L’attaque du Capitole américain du 6 janvier 2021 a été un événement sans précédent dans l’histoire des États-Unis. Comme il est fréquent de nos jours, plusieurs assaillants ont filmé leur intrusion, laquelle a aussi été captée par de nombreuses caméras de sécurité.

Les caméras portées par les policiers défendant les parlementaires ont également capturé les moments les plus dramatiques de cet assaut. Ces images ont été diffusées dans le monde entier et suscité une forte réaction de la part du public.

Depuis le début des années 2010, les caméras portatives ont connu une popularité grandissante. Il est généralement attendu qu’elles apportent une transparence accrue de la part des organisations policières et assurent une plus grande imputabilité.

Cependant, bien que ces dispositifs soient de plus en plus utilisés par les policiers, leur coût élevé a dissuadé de nombreuses organisations d’en faire l’acquisition. Ce constat est d’autant plus pertinent qu’un important mouvement demandant à réduire le financement de la police a vu le jour ces dernières années, encourageant une réflexion plus large sur les ressources allouées à la police.

Contrairement aux États-Unis, le gouvernement fédéral canadien ne subventionne pas l’acquisition de caméras. Des fondations privées n’offrent pas de dons pour payer les frais d’exploitation des caméras.

• **Consignes**:
1. D'après l'extrait sur les caméras portatives des policiers, qu'est-ce qui a dissuadé de nombreuses organisations policières d'acquérir ces dispositifs, et pourquoi ce constat est-il jugé d'autant plus pertinent ? Répondez en une à trois phrases.
2. Poursuivez l'extrait sur les caméras portatives des policiers à la suite de sa dernière phrase.

• **Matériel fourni**:
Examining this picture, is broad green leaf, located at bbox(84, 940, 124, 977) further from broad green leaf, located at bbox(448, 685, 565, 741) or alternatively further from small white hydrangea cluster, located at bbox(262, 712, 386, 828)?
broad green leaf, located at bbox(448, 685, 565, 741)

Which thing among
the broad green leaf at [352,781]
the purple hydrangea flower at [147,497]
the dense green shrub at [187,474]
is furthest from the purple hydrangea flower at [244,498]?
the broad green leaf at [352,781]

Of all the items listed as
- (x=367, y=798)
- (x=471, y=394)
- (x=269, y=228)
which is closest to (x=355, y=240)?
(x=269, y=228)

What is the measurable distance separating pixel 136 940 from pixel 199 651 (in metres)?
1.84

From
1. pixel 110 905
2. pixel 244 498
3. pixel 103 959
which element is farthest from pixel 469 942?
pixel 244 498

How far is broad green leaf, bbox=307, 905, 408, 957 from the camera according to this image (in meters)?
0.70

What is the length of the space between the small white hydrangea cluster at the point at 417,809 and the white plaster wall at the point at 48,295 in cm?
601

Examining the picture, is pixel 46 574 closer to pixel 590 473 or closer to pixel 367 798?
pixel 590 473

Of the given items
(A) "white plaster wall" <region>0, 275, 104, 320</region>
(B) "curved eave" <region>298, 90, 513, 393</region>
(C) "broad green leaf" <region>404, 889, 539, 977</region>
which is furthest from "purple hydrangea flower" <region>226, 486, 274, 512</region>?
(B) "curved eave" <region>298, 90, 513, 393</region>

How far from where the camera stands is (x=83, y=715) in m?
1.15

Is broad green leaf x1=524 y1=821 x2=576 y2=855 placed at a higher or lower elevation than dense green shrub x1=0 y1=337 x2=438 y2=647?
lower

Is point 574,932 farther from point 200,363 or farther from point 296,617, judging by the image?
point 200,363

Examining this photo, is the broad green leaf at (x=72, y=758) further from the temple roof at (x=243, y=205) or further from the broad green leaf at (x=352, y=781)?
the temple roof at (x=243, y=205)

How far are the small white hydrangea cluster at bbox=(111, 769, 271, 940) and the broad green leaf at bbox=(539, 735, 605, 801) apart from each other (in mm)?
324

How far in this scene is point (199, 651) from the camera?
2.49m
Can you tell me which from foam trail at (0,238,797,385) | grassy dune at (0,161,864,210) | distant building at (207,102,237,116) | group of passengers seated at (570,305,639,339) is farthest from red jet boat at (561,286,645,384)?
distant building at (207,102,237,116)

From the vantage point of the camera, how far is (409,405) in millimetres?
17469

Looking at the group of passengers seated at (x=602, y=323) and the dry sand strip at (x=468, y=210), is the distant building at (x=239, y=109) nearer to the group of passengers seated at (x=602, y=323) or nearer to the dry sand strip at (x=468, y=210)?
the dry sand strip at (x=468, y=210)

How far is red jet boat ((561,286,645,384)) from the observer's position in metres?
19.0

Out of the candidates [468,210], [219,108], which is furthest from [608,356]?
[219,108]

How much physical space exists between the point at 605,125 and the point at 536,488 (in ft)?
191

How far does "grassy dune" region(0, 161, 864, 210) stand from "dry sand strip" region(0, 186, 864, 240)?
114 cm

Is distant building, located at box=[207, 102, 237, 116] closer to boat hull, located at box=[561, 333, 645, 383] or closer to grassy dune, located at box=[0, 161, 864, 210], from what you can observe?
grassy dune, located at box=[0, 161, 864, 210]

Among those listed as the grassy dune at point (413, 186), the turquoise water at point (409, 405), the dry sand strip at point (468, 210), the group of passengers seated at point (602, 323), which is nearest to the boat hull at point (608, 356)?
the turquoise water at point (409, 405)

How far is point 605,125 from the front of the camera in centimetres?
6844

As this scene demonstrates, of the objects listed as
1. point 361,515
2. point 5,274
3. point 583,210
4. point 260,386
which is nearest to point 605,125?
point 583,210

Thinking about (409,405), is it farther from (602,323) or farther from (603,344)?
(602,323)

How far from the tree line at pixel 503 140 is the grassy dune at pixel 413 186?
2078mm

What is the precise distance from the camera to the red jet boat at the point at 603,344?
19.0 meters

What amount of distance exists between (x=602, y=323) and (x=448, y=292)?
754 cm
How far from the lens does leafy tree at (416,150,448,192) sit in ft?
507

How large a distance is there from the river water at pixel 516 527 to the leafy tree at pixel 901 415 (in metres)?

• **Réponses dans l'ordre**:
1. Leur coût élevé a dissuadé de nombreuses organisations policières d'en faire l'acquisition. Ce constat est d'autant plus pertinent qu'un important mouvement demandant à réduire le financement de la police a vu le jour ces dernières années. Ce mouvement encourage une réflexion plus large sur les ressources allouées à la police.

2.
Dans cette image provenant de la caméra portative d’un agent de la police métropolitaine de Washington, on voit un des assaillants du Capitole, encerclé en jaune, en train d’attraper un agent et de le traîner dans la foule des émeutiers. Ces images ont servi à sa condamnation, le 13 avril 2023, à trois ans de prison. (Justice Department via AP)

En tant que chercheurs spécialisés en criminologie et en administration publique, nous nous intéressons à l’utilisation des caméras portatives sous plusieurs angles. Dans le cadre d’une recherche dans la revue Police Practice and Research, nous avons examiné la solidité du soutien pour l’utilisation de caméras portatives par les policiers.

Nous basant sur nos discussions avec 78 policiers et sur l’opinion de 1 609 citoyens de quatre sites où la Sûreté du Québec a testé des caméras portatives (soit les MRC de Rimouski-Neigette, de la Vallée-de-l’Or, de Beauharnois Salaberry et de Drummond), nous constatons que malgré un fort appui pour les caméras portatives, les questions de financement sont rarement prises en compte et pourraient être un frein à leur implantation.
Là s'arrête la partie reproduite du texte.